20x20 resin coated
When I was a little girl my Aunt had an all-white long-haired Persian cat named Sadie. There was nothing in life I wanted more than an all-white fluffy cat of my own. Sadie never liked me. Probably because I pet her tail backward to see what would happen. When I was five, my uncle had returned from a trip to Australia. He had brought me a gray and brown koala puppet. Her ears were fluffy white just like Sadies tail, so I named her Sadie.
Sadie the koala became my childhood companion. She went everywhere with me. Once Pretzel our dachshund got her and ripped up her nose. My grandfather did “surgery” on Sadie and sewed her black nose back together. He was always a hero and that’s only one example. I can still feel sitting intensely in his amber-lit kitchen, the smell of burnt coffee and peanut butter and toast. He always sat at the head of his kitchen. I was so afraid she wouldn’t be the same after she had been hurt. But my Grandfather was magic, and Sadie was even more important to me. She slept with me every night and I’d bring her to school in my backpack. She knew how awful school was.
In my early 20s when my life got really crazy, everything I owned was thrown onto a curb in February on Lake Shore Drive in Chicago. I was so far gone it didn’t matter. I picked up a photo album of my daughter, a blue glass bowl, and walked away from all of it. Sadie was in that pile.
I think there are layers of going to hell and getting out of hell alive that we are all required to experience each lifetime. I’ve always considered this specific lifetime advanced placement life.
15 years after the Chicago in February drama - a lot of therapy, recovery, yoga, meditation, art and healing had happened. My then love interest moved to Las Vegas to try to see if we could be in a relationship together. We had already both known for half of a year that we were meant to be together. We met on a fluke for one day and he traveled around the world for a year - writing to me about each place he visited. He taught me that the world was an adventure to be seen and felt, and that anything in life is possible. Perth, Australia was the last place he traveled to before he moved to Las Vegas.

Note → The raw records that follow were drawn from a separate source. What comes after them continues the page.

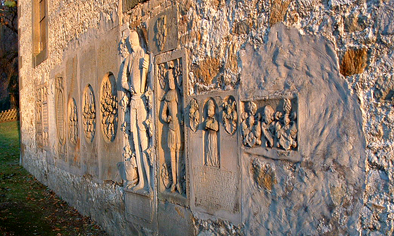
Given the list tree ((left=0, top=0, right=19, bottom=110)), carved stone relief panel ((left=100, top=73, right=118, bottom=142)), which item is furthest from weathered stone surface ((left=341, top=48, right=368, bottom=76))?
tree ((left=0, top=0, right=19, bottom=110))

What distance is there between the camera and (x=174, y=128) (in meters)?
3.55

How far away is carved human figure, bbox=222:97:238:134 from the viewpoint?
280cm

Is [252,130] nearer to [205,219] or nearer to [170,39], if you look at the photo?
[205,219]

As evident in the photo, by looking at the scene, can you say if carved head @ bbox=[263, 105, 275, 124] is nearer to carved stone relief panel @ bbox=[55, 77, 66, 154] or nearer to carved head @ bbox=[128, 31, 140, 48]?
carved head @ bbox=[128, 31, 140, 48]

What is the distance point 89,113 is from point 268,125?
4062 mm

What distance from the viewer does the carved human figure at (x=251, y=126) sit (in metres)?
2.58

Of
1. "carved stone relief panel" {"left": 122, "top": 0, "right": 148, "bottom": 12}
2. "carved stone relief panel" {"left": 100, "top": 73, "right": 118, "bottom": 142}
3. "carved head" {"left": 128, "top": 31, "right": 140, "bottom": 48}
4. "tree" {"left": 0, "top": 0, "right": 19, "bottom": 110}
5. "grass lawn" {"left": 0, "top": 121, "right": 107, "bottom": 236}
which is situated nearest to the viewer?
"carved head" {"left": 128, "top": 31, "right": 140, "bottom": 48}

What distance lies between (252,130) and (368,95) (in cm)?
90

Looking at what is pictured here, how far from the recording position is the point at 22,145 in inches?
436

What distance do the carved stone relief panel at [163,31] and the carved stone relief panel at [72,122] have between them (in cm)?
314

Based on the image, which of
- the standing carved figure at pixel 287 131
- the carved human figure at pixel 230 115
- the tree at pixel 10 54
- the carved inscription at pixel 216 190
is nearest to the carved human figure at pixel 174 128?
the carved inscription at pixel 216 190

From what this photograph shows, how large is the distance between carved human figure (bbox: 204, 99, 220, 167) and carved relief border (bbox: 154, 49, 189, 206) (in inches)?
15.0

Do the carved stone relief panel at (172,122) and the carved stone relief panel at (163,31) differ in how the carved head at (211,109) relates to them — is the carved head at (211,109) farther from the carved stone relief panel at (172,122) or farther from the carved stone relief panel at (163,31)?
the carved stone relief panel at (163,31)

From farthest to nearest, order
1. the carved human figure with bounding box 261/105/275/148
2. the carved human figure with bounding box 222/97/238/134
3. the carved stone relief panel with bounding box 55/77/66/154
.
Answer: the carved stone relief panel with bounding box 55/77/66/154 → the carved human figure with bounding box 222/97/238/134 → the carved human figure with bounding box 261/105/275/148
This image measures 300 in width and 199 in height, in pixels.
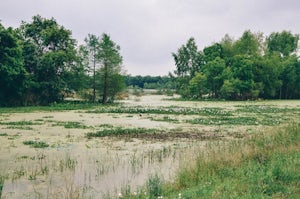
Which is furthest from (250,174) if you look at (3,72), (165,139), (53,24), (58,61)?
(53,24)

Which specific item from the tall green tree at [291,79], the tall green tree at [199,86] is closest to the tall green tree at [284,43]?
the tall green tree at [291,79]

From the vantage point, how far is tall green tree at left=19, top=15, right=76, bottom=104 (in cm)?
4341

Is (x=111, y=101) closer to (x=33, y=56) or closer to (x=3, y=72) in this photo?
(x=33, y=56)

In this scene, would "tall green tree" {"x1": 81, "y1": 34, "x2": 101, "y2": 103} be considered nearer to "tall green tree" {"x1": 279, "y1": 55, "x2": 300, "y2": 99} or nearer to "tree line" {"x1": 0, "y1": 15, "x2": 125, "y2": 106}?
"tree line" {"x1": 0, "y1": 15, "x2": 125, "y2": 106}

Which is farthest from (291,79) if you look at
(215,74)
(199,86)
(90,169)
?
(90,169)

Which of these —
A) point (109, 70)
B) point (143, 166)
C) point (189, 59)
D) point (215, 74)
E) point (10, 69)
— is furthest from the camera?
point (189, 59)

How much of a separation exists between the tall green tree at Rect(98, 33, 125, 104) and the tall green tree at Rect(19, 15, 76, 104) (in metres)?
4.64

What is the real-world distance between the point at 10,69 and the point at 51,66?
7.21 metres

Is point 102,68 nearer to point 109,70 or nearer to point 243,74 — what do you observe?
point 109,70

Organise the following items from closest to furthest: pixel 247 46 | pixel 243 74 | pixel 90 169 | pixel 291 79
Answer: pixel 90 169 < pixel 243 74 < pixel 291 79 < pixel 247 46

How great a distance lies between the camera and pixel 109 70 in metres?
50.4

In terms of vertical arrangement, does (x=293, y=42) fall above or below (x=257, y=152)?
above

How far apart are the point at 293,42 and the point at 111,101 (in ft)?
169

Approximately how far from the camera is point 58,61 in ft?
145
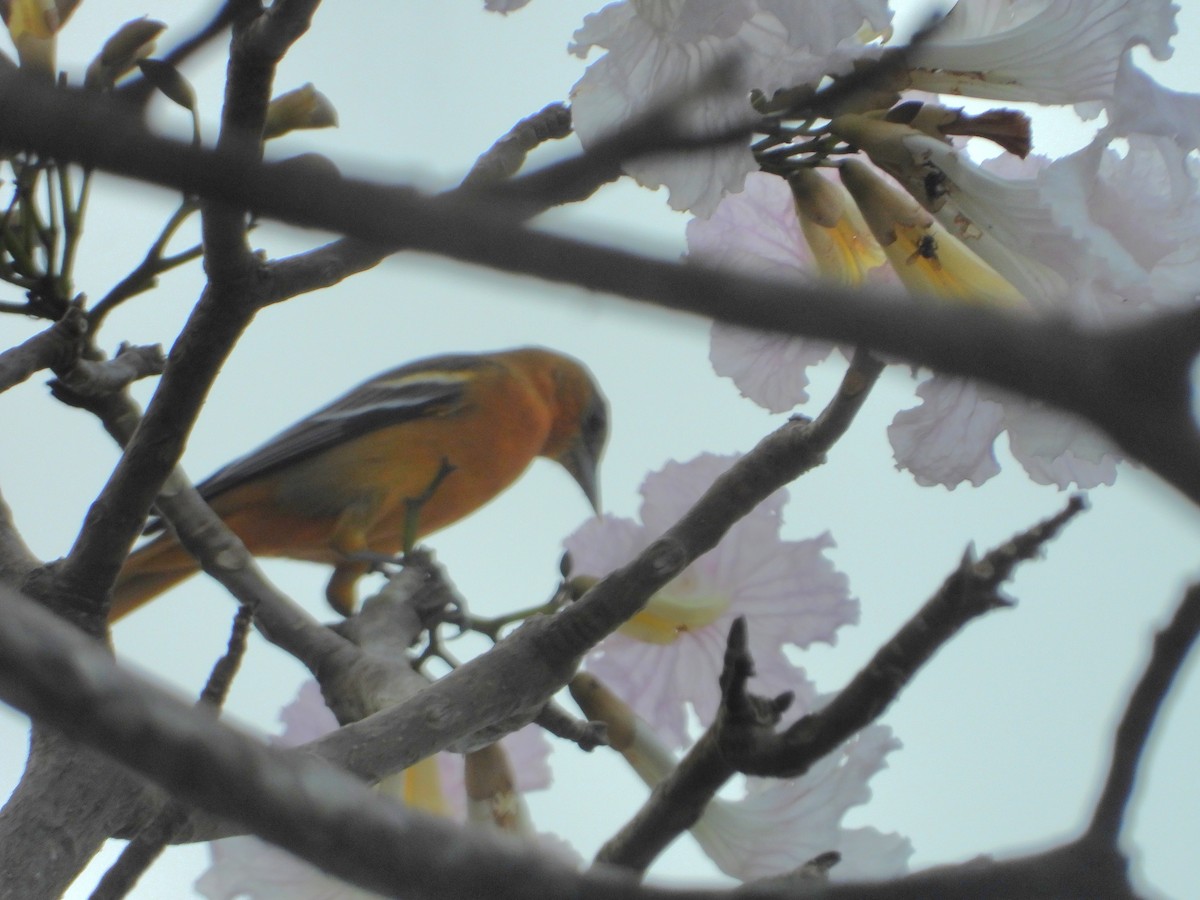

Kevin and I had a connection like I had never experienced. He has this way of allowing me to always feel listened to,valuable, and safe. He has the most emotional intelligence I have ever seen in a person and tells the best, most animated stories. Those are my favorite things about him.
When he finally moved here, he walked up to me in the airport. I was so nervous I was speechless. Under his left arm was a gray koala bear, with a giant black nose and fluffy white ears. I was so overwhelmed that I had no ability to explain.
That was six years ago. Seeing my future husband walk up to me in an airport after a year apart - walking towards me to start our lives together holding a near replica of my childhood stuffed toy - completely by coincidence (I never told him about Sadie) - was like dumbfounded, overwhelmed, exuberant joy. But also a sparkling comfort and sweeping sense of movement.
To me, those feelings are exactly what this painting looks, feels like and moves as. There are parts of ourselves that we think we will never get back, only for them to come strolling up to us - a gift within a gift - that we don’t see coming.
This is a painting about joy and surprise. Everything about her is over the top and dramatic - a moment of perfection.